In fact, “embracing the criticism” is one of the hallmarks of leadership for Krupp. “You have to be constantly open to being wrong.” Curiosity is another key leadership attribute in Krupp’s opinion: “Continuing to ask questions and to learn helps. I think humility is really important to leadership. It’s possible to be self-confident and confident in your judgment while being humble and curious and learning all the time. Arrogance is the enemy of humility, the inverse of humility, and it shields you from learning. If you ask enough questions and learn enough, that gives you confidence that you can sometimes strike out on a very different path.”
Curiosity is what spurred Krupp when he first was selected to lead EDF. “I traveled around the country.

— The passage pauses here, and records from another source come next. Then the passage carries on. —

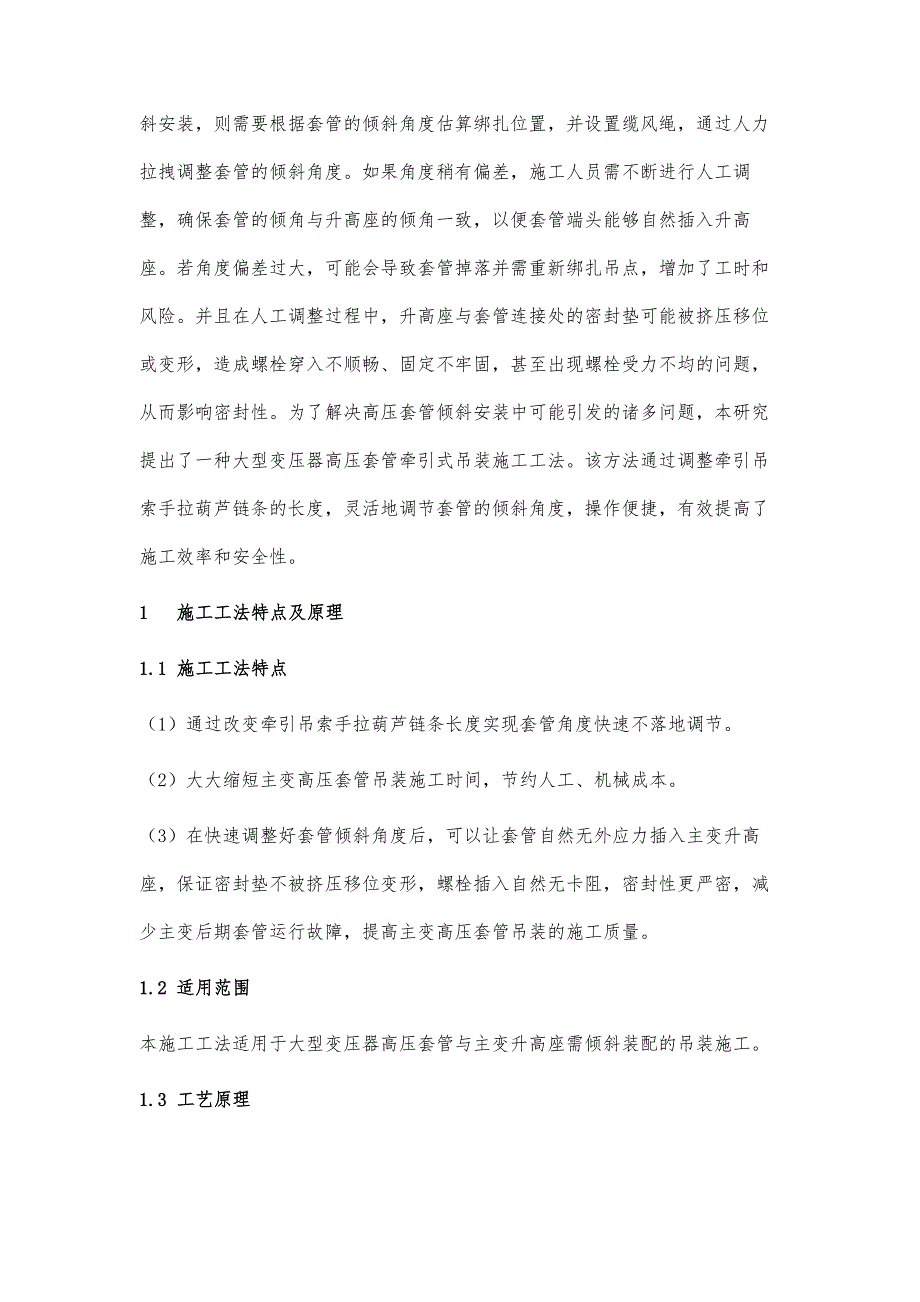 斜安装，则需要根据套管的倾斜角度估算绑扎位置，并设置缆风绳，通过人力拉拽调整套管的倾斜角度。如果角度稍有偏差，施工人员需不断进行人工调整，确保套管的倾角与升高座的倾角一致，以便套管端头能够自然插入升高座。若角度偏差过大，可能会导致套管掉落并需重新绑扎吊点，增加了工时和风险。并且在人工调整过程中，升高座与套管连接处的密封垫可能被挤压移位或变形，造成螺栓穿入不顺畅、固定不牢固，甚至出现螺栓受力不均的问题，从而影响密封性。为了解决高压套管倾斜安装中可能引发的诸多问题，本研究提出了一种大型变压器高压套管牵引式吊装施工工法。该方法通过调整牵引吊索手拉葫芦链条的长度，灵活地调节套管的倾斜角度，操作便捷，有效提高了施工效率和安全性。

1　施工工法特点及原理

1.1 施工工法特点

（1）通过改变牵引吊索手拉葫芦链条长度实现套管角度快速不落地调节。

（2）大大缩短主变高压套管吊装施工时间，节约人工、机械成本。

（3）在快速调整好套管倾斜角度后，可以让套管自然无外应力插入主变升高座，保证密封垫不被挤压移位变形，螺栓插入自然无卡阻，密封性更严密，减少主变后期套管运行故障，提高主变高压套管吊装的施工质量。

1.2 适用范围

本施工工法适用于大型变压器高压套管与主变升高座需倾斜装配的吊装施工。

1.3 工艺原理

There were 47 EDF employees and I met with every single person, one-on-one. I heard what EDF was to each of them. Truth comes from looking at something from every different angle. All the perspectives were valid, but only after hearing all the perspectives could I really know what was true.”
During these travels, Krupp was exposed to some novel ideas from EDF staff on the West Coast. The scientists there were looking deeply at human motivation, wants, needs, and aspirations. Their research showed the critical intersection of economics and the environment. “It seemed like it was an approach that could achieve results faster. It could bring people together to work together, not just to shout at each other.”

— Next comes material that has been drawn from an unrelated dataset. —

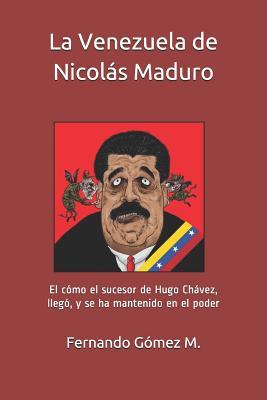 La Venezuela de Nicolás Maduro

El cómo el sucesor de Hugo Chávez, llegó, y se ha mantenido en el poder

Fernando Gómez M.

Krupp leveraged those insights, harnessing the power of the marketplace to protect the environment, by forging groundbreaking partnerships with corporations like FedEx, McDonald’s, and Walmart. EDF has also been key in shaping policies like the Clean Air Act, and recently Krupp helped GM develop its plan to sell only zero-emission cars by 2035.
In fact, Amazon founder Jeff Bezos, who announced in February 2020 that he’s pledging $10 billion to fight climate change by 2030, called Krupp for guidance. “He wanted to talk along with Lauren Sanchez, his partner, and the conversation ultimately resulted in a $100 million investment in EDF from the Bezos Earth Fund. By the way, Jeff Bezos ended that call asking me to recommend other groups that I thought would be good recipients of his first round of giving.”
But perhaps the biggest lesson Krupp offered to Scholars boiled down to five words: “Don’t give up on yourself.” He added, “You’re going to be happiest and do your best work when you find a role in life that you love and that you’re passionate about.”